Dataset extract
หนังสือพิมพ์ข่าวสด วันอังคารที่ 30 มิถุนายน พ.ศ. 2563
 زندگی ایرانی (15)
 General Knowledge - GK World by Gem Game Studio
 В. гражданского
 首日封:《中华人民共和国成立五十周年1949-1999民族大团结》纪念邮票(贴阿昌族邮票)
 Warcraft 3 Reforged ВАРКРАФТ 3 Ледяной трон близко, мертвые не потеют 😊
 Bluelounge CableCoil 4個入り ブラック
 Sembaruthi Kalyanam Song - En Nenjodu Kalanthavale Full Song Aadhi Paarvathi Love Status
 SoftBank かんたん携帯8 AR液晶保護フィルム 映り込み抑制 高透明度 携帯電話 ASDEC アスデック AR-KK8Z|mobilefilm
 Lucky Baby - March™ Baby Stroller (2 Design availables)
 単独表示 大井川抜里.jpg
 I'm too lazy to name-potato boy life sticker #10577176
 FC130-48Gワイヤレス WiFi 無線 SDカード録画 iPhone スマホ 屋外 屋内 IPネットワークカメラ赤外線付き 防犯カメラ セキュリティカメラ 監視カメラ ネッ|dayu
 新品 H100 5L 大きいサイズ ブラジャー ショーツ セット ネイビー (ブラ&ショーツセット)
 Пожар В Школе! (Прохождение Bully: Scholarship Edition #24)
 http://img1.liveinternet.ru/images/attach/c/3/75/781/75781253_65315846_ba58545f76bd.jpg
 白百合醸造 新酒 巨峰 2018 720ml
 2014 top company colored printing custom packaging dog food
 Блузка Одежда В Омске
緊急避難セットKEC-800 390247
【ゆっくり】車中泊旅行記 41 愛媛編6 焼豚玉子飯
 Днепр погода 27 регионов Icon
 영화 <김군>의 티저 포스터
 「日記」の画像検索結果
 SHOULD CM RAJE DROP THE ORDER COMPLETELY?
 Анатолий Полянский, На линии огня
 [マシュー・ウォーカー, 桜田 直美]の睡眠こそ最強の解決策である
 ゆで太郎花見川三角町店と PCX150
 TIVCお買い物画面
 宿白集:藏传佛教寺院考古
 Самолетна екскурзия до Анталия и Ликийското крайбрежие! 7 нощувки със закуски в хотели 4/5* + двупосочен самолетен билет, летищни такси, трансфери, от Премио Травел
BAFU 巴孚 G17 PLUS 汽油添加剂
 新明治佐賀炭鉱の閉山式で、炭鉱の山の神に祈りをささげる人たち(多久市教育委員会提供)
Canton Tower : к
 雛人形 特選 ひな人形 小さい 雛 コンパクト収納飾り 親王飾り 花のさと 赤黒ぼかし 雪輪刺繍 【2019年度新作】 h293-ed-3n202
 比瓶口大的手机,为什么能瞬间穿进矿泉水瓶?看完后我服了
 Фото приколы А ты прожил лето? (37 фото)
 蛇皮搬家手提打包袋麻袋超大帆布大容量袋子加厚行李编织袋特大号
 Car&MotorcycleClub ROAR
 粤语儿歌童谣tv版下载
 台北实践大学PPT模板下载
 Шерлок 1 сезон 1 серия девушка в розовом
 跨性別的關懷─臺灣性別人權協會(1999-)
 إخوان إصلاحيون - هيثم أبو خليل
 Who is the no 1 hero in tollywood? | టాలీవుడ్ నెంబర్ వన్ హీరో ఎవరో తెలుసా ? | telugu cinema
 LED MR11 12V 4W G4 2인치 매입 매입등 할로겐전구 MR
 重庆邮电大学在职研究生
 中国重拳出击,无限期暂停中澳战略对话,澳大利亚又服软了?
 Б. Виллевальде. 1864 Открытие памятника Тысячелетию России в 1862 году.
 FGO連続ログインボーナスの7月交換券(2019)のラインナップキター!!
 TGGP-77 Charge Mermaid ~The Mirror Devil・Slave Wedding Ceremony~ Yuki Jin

Problem details
Repeat, exactly and only, the lines above from the one containing "Canton Tower : к" through the end of the material.

Answer section
Canton Tower : к
 雛人形 特選 ひな人形 小さい 雛 コンパクト収納飾り 親王飾り 花のさと 赤黒ぼかし 雪輪刺繍 【2019年度新作】 h293-ed-3n202
 比瓶口大的手机,为什么能瞬间穿进矿泉水瓶?看完后我服了
 Фото приколы А ты прожил лето? (37 фото)
 蛇皮搬家手提打包袋麻袋超大帆布大容量袋子加厚行李编织袋特大号
 Car&MotorcycleClub ROAR
 粤语儿歌童谣tv版下载
 台北实践大学PPT模板下载
 Шерлок 1 сезон 1 серия девушка в розовом
 跨性別的關懷─臺灣性別人權協會(1999-)
 إخوان إصلاحيون - هيثم أبو خليل
 Who is the no 1 hero in tollywood? | టాలీవుడ్ నెంబర్ వన్ హీరో ఎవరో తెలుసా ? | telugu cinema
 LED MR11 12V 4W G4 2인치 매입 매입등 할로겐전구 MR
 重庆邮电大学在职研究生
 中国重拳出击,无限期暂停中澳战略对话,澳大利亚又服软了?
 Б. Виллевальде. 1864 Открытие памятника Тысячелетию России в 1862 году.
 FGO連続ログインボーナスの7月交換券(2019)のラインナップキター!!
 TGGP-77 Charge Mermaid ~The Mirror Devil・Slave Wedding Ceremony~ Yuki Jin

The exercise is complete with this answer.